Com base no texto sobre o pedido de decisão prejudicial, explique em uma a três frases por que razão a Diretiva 88/361/CEE classifica os movimentos de capitais segundo a nomenclatura do anexo I.

▶ [Bloco de texto]:
------------
1        O pedido de decisão prejudicial tem por objecto a interpretação dos artigos 63.° TFUE e 65.° TFUE.

2        Este pedido foi apresentado no âmbito de um litígio que opõe o Banco Bilbao Vizcaya Argentaria, SA (a seguir «BBVA»), à Administración General del Estado, pelo facto de esta ter recusado autorizar o BBVA a deduzir do montante do imposto sobre as sociedades devido pelo exercício fiscal de 1991, a título dos seus rendimentos mundiais, o montante do imposto devido na Bélgica sobre os lucros obtidos neste Estado‑Membro, mas não pago em razão de uma isenção.

 Quadro jurídico

 Direito comunitário

3        O artigo 67.° do Tratado CEE (que passou a artigo 67.° do Tratado CE, revogado, por sua vez, pelo Tratado de Amesterdão), em vigor à data dos factos no processo principal, tinha a seguinte redacção:

«1.      Os Estados‑Membros suprimirão progressivamente entre si, durante o período de transição, e na medida em que tal for necessário ao bom funcionamento do mercado comum, as restrições aos movimentos de capitais pertencentes a pessoas residentes nos Estados‑Membros, bem como as discriminações de tratamento em razão da nacionalidade ou da residência das partes, ou do lugar do investimento.

[...]»

4        O artigo 1.°, n.° 1, da Directiva 88/361/CEE do Conselho, de 24 de Junho de 1988, para a execução do artigo 67.° do Tratado [artigo revogado pelo Tratado de Amesterdão] (JO L 178, p. 5), dispõe:

«Os Estados‑Membros suprimirão as restrições aos movimentos de capitais efectuados entre pessoas residentes nos Estados‑Membros, sem prejuízo das disposições seguintes. A fim de facilitar a aplicação da presente directiva, os movimentos de capitais são classificados de acordo com a nomenclatura estabelecida no anexo I.»
------------
▶ [Registos fornecidos]:
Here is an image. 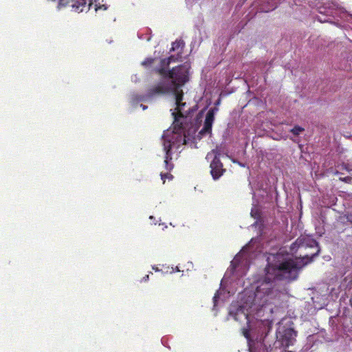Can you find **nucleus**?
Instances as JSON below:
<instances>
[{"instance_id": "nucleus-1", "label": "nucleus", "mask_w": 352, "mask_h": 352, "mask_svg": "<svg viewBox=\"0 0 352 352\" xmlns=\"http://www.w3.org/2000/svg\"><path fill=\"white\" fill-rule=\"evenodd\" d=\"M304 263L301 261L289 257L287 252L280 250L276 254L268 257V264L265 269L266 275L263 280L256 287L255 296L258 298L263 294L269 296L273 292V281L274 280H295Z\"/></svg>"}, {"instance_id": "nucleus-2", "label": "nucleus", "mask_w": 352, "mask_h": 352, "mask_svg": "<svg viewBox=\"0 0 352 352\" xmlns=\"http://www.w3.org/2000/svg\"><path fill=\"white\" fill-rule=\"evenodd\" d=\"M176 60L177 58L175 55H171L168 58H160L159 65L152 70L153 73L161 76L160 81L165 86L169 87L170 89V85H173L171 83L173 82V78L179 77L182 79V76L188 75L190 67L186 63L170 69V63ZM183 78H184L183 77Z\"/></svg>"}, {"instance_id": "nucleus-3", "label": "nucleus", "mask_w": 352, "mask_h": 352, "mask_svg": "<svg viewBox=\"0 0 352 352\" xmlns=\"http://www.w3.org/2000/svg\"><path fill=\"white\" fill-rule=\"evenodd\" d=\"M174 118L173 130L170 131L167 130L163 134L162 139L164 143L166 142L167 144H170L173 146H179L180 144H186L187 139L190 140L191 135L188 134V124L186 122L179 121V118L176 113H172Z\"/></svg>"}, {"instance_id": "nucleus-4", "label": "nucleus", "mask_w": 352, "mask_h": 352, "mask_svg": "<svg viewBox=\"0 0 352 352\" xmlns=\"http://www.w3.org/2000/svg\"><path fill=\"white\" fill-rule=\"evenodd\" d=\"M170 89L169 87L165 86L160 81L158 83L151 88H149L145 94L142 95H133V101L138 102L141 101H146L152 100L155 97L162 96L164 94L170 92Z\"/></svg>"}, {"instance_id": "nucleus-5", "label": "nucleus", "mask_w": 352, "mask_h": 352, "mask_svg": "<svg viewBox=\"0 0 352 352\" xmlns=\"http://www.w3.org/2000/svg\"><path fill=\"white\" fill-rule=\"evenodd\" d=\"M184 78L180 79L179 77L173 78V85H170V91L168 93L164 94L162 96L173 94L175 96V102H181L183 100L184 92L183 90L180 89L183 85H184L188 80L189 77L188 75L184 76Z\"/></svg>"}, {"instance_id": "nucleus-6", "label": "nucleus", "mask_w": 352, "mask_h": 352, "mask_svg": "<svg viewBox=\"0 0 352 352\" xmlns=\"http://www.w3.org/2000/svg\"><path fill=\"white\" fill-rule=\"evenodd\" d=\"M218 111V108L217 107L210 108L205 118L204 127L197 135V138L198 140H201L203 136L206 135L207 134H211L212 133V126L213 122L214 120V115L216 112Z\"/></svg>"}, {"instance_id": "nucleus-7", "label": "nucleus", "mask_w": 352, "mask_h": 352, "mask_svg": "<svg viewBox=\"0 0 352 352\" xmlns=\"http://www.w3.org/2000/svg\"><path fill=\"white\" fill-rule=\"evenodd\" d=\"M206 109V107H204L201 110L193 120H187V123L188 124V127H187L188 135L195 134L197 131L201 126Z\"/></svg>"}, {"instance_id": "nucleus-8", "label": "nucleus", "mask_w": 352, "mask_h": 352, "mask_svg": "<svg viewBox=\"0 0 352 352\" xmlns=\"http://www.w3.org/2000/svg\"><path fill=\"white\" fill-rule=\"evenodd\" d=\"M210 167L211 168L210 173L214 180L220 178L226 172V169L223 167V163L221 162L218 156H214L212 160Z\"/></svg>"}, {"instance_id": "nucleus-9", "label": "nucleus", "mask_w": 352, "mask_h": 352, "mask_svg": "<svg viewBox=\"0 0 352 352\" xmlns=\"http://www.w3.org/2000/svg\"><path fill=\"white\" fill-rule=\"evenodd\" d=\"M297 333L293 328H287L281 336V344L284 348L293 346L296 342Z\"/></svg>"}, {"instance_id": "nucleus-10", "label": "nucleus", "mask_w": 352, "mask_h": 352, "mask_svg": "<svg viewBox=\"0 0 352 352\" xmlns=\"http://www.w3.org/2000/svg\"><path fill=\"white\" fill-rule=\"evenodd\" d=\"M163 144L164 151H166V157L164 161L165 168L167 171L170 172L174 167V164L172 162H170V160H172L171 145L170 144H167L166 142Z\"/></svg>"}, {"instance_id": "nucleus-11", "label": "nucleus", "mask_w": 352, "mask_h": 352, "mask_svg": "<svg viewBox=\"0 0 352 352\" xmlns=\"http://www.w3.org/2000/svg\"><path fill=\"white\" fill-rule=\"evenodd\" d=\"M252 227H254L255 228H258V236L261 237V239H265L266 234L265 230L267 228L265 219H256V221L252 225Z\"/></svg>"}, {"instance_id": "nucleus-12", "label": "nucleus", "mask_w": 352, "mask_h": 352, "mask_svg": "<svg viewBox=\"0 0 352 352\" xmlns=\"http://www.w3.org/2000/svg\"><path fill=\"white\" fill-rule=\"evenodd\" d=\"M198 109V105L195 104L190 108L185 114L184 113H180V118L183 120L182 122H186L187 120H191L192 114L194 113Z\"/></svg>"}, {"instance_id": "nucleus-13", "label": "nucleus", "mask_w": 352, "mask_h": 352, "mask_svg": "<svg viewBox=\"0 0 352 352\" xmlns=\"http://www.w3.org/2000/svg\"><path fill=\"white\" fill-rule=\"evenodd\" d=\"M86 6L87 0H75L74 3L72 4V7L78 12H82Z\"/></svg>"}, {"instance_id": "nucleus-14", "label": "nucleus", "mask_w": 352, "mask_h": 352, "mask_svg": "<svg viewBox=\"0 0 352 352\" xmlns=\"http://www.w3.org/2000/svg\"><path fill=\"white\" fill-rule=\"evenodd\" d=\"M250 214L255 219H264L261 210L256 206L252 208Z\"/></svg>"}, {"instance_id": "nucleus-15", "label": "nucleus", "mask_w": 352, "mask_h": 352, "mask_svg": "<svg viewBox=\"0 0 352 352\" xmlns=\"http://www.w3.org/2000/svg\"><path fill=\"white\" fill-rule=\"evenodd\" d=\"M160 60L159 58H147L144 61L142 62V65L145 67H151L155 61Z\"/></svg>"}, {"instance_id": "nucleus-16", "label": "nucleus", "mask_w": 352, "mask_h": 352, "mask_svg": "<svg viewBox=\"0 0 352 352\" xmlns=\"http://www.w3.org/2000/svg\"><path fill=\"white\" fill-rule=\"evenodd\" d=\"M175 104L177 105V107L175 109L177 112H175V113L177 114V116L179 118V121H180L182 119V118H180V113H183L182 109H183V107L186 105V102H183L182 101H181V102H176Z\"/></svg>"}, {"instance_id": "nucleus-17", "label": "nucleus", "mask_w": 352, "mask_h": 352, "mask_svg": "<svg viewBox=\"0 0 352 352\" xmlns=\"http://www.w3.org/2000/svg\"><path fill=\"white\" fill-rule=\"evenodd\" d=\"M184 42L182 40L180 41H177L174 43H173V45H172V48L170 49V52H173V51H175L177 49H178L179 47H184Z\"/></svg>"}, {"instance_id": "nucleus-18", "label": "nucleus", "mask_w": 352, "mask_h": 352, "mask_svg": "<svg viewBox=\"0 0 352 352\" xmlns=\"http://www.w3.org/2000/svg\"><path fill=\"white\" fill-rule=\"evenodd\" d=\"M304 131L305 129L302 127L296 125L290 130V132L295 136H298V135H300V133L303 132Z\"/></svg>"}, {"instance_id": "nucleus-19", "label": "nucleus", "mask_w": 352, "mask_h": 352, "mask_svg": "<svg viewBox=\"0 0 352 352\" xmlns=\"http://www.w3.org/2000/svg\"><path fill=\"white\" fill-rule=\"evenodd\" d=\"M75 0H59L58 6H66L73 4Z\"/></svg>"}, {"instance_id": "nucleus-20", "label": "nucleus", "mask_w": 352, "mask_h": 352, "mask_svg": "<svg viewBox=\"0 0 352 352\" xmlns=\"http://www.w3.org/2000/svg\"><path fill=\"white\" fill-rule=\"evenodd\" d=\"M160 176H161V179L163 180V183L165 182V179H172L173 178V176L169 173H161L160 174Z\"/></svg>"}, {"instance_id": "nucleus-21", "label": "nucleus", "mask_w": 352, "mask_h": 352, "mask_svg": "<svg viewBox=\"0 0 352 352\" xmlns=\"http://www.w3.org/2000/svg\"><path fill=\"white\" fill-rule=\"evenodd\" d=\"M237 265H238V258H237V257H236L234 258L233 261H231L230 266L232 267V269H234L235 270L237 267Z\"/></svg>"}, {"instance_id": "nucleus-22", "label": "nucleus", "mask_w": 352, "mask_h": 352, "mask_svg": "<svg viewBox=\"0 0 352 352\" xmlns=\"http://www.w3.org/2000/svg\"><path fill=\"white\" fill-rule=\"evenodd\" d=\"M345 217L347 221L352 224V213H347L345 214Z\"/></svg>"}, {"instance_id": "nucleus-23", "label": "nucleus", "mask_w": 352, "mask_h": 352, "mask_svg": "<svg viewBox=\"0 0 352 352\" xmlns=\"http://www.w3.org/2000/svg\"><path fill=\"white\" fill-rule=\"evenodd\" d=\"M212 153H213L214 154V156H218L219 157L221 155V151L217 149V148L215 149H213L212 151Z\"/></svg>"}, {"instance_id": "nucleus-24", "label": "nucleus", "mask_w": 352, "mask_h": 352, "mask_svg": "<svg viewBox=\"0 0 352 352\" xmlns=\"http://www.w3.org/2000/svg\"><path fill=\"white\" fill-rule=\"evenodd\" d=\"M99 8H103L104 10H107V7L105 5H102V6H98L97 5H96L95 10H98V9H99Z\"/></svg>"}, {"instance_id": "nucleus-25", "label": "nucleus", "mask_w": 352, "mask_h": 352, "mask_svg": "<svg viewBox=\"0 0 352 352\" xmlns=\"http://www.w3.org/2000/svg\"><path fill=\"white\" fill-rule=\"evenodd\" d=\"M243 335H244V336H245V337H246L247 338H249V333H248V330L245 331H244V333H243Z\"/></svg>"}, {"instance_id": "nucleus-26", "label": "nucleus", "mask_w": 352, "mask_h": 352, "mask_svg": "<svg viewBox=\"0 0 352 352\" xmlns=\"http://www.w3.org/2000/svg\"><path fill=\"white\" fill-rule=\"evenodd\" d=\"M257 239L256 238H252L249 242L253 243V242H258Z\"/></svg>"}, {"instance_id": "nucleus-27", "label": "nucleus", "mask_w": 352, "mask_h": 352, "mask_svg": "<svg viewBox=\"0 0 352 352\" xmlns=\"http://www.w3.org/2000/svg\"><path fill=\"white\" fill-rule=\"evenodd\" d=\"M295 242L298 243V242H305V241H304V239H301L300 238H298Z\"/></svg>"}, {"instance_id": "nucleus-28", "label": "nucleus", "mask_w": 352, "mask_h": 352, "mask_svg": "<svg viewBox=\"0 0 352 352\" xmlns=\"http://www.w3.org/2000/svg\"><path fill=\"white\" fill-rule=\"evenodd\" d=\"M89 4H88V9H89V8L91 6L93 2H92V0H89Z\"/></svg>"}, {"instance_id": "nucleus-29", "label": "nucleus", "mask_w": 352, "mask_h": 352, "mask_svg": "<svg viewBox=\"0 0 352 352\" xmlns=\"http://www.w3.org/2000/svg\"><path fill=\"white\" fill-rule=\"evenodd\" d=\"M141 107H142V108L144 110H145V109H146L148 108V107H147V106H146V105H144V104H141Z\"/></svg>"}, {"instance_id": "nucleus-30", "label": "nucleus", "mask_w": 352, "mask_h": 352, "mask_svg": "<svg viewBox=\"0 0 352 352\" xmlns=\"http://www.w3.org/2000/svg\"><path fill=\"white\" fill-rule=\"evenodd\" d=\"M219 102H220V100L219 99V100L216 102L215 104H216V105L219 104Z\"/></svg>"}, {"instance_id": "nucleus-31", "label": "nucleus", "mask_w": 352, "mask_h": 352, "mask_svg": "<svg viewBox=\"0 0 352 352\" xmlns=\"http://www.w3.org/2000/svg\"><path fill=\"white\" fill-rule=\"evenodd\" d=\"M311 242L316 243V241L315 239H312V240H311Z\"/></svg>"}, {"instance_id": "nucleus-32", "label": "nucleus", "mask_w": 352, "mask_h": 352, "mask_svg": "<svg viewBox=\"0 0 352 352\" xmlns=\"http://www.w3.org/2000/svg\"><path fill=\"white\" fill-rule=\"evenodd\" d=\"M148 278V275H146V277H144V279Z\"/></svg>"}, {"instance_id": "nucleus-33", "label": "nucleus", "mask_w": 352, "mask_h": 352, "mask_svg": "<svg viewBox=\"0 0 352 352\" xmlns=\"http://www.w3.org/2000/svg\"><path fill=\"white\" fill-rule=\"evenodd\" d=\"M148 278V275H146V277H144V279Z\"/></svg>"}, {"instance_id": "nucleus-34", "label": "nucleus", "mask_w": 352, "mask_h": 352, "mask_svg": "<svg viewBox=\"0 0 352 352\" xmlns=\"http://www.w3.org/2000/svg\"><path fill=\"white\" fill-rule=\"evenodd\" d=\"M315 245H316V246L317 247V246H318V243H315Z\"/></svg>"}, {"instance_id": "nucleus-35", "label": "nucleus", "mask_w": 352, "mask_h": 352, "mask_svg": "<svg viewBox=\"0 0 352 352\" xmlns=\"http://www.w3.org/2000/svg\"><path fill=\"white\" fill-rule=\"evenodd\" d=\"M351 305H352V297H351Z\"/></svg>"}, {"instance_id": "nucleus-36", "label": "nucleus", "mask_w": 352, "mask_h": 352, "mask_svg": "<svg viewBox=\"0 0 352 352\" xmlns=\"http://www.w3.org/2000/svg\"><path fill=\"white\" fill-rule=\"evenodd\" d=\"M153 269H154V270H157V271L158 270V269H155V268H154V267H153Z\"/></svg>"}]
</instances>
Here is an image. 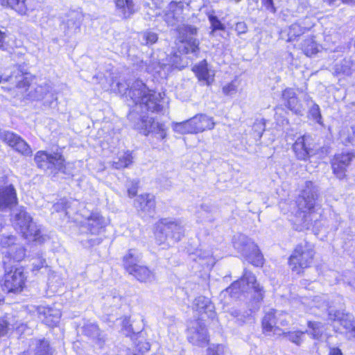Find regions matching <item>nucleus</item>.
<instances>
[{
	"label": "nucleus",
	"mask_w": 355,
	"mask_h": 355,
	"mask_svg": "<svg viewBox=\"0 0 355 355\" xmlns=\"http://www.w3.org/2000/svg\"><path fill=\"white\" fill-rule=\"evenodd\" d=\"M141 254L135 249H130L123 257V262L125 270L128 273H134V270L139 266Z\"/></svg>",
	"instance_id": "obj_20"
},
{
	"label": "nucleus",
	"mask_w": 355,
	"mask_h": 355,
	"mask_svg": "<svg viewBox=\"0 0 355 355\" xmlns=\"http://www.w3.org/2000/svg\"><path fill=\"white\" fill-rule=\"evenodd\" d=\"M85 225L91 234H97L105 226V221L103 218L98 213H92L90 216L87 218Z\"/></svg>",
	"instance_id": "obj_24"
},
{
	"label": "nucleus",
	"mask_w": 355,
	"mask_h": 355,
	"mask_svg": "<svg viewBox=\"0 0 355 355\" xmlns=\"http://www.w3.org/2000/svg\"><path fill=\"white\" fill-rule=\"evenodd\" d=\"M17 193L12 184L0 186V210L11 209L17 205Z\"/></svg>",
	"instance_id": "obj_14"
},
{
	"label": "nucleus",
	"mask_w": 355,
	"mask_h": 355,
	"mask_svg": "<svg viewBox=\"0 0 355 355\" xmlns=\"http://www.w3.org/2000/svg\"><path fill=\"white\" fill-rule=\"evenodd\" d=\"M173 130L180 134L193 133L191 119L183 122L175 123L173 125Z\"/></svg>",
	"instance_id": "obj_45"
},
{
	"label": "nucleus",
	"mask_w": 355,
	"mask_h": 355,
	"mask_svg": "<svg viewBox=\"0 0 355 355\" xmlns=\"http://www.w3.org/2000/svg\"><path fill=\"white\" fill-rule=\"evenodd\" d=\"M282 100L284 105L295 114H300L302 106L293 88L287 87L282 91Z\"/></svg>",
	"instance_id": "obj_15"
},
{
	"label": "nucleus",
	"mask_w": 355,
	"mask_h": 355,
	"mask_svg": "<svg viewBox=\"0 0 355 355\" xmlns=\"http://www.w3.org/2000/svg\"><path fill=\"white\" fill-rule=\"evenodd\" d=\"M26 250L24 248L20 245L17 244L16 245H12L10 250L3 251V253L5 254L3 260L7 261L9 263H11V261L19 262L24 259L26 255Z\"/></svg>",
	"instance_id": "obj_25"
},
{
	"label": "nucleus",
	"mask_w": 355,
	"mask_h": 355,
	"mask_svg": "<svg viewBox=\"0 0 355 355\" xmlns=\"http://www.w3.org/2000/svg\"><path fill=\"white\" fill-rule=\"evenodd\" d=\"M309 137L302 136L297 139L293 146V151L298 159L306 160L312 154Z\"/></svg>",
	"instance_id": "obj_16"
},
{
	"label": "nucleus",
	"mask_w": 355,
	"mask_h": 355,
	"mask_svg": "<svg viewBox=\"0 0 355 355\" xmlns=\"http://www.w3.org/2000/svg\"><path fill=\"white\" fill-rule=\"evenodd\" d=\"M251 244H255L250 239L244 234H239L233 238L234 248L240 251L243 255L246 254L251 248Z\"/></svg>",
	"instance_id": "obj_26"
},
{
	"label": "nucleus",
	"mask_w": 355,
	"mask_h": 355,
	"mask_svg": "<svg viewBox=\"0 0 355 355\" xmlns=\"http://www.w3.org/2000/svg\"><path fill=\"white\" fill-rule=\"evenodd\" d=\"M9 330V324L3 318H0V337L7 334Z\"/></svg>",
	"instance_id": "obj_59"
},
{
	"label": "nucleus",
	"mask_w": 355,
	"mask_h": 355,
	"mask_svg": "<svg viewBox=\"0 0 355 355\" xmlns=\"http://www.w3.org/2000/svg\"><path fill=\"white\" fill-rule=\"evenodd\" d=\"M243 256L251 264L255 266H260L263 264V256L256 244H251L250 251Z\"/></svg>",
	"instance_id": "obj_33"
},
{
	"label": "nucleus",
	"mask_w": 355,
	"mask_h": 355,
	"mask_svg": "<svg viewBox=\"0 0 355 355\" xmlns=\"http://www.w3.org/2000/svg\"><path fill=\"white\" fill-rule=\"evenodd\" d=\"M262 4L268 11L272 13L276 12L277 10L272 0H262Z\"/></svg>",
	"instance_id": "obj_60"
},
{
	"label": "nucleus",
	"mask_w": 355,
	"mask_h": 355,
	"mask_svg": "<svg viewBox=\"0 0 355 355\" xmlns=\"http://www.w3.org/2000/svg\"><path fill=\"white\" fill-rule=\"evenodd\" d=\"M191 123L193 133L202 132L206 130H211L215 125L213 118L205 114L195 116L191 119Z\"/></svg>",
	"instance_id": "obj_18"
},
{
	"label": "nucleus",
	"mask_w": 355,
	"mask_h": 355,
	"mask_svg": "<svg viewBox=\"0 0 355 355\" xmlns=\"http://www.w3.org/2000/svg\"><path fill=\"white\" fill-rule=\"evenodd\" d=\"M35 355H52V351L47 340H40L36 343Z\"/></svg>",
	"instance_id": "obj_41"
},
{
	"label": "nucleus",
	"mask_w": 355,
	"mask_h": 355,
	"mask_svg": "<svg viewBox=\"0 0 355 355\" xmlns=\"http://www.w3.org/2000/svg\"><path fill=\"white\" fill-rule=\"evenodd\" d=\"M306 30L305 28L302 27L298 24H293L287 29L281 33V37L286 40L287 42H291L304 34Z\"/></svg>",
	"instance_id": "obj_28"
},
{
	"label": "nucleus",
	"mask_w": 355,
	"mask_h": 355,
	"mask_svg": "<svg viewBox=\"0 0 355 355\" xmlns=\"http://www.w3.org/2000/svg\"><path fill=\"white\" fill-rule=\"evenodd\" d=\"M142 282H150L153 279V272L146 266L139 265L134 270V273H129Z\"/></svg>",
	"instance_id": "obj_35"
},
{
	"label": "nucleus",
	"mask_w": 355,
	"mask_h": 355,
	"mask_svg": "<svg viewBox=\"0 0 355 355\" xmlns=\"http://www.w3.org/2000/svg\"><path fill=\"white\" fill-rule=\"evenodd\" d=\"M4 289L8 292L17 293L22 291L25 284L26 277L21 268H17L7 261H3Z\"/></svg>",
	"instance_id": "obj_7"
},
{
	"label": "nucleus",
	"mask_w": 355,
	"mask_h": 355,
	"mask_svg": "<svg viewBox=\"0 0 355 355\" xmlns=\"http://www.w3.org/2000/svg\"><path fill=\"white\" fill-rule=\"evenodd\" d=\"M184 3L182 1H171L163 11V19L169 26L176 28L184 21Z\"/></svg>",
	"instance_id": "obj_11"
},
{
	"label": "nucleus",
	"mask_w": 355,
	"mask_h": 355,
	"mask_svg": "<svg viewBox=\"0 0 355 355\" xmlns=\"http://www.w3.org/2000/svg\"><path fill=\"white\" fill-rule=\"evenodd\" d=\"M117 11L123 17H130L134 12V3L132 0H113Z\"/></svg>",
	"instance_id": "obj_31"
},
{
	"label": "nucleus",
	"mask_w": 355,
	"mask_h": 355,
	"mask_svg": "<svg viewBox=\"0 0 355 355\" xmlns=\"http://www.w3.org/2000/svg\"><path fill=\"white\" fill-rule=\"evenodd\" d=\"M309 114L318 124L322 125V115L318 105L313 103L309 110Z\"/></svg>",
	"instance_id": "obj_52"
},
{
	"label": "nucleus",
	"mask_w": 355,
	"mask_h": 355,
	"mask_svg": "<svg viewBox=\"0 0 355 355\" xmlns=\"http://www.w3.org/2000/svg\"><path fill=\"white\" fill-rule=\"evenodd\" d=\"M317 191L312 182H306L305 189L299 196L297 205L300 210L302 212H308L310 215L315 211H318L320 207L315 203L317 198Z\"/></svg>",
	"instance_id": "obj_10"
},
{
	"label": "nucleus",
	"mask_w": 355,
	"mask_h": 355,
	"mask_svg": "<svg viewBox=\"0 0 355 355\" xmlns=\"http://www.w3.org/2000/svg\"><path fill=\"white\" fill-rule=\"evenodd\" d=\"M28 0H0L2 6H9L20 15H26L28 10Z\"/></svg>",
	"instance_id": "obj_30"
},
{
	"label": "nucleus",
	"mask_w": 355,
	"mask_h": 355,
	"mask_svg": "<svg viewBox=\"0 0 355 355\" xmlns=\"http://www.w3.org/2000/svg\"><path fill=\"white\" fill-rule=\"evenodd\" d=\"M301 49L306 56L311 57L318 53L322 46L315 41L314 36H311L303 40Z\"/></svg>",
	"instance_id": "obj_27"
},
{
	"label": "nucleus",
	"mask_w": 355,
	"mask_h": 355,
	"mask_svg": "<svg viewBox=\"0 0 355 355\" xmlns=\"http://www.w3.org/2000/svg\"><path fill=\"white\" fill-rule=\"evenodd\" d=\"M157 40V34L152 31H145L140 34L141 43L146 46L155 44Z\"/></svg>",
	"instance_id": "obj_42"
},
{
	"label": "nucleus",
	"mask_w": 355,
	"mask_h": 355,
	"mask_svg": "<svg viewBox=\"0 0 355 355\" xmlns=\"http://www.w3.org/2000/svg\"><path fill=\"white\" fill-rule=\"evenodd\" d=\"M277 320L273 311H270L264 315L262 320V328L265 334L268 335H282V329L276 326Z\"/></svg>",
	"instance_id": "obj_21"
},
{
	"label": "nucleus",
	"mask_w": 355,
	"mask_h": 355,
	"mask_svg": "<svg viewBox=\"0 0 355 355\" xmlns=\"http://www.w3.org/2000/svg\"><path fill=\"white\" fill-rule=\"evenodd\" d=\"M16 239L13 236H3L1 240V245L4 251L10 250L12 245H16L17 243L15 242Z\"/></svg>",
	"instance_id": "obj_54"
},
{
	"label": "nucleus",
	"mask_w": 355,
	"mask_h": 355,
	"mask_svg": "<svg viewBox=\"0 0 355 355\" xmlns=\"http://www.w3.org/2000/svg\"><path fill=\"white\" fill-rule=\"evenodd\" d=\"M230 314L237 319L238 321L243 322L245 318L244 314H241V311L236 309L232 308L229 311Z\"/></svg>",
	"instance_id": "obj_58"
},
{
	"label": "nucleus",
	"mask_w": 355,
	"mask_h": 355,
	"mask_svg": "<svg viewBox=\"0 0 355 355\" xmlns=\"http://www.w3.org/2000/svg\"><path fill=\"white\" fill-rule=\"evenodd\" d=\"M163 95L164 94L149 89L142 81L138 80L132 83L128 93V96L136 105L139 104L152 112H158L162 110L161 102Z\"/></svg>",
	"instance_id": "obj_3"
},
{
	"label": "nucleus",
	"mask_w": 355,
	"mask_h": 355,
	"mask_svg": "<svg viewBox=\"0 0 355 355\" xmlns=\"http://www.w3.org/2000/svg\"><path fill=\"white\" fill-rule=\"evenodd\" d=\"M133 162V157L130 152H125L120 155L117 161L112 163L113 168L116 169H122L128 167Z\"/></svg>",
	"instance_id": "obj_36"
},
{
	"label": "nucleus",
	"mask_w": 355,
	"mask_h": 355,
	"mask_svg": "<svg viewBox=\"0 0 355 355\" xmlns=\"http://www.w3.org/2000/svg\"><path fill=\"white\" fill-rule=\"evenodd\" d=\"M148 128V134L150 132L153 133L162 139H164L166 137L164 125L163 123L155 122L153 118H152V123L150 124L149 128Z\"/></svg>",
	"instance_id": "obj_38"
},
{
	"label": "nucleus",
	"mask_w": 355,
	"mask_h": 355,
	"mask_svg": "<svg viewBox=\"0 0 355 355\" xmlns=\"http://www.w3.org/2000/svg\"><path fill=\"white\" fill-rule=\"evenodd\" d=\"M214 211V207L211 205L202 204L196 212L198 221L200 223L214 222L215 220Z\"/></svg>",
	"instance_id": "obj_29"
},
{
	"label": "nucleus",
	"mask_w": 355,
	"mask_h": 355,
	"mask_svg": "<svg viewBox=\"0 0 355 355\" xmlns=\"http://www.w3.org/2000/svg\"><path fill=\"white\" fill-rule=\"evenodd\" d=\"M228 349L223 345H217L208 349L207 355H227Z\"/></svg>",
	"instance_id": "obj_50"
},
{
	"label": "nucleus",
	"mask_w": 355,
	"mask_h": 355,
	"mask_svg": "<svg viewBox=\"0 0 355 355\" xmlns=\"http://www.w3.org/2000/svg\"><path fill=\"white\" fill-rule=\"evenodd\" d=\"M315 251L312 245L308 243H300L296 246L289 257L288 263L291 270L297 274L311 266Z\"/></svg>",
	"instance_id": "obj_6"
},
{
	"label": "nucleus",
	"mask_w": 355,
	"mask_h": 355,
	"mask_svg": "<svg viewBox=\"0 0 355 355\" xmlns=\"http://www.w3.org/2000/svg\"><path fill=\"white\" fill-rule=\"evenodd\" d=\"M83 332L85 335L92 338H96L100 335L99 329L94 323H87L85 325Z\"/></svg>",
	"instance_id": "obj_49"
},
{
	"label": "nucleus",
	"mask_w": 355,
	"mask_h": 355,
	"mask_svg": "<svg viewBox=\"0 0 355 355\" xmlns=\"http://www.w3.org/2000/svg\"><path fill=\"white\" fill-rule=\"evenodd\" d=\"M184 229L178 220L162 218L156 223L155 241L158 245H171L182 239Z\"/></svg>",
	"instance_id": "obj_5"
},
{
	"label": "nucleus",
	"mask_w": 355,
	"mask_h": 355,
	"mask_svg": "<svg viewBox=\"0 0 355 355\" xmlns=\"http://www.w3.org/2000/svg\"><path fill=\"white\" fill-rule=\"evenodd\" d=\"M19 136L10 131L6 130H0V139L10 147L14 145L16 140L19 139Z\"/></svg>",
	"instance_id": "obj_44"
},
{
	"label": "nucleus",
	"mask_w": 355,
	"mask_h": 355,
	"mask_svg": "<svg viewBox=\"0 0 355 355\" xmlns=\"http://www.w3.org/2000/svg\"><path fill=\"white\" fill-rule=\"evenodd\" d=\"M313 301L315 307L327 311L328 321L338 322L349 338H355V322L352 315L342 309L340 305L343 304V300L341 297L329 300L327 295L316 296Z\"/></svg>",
------------
▶ [O resultado]:
A classificação segundo a nomenclatura do anexo I tem como objetivo facilitar a aplicação da própria diretiva. É o que indica o artigo 1.°, n.° 1, que a apresenta como um meio de facilitar essa aplicação.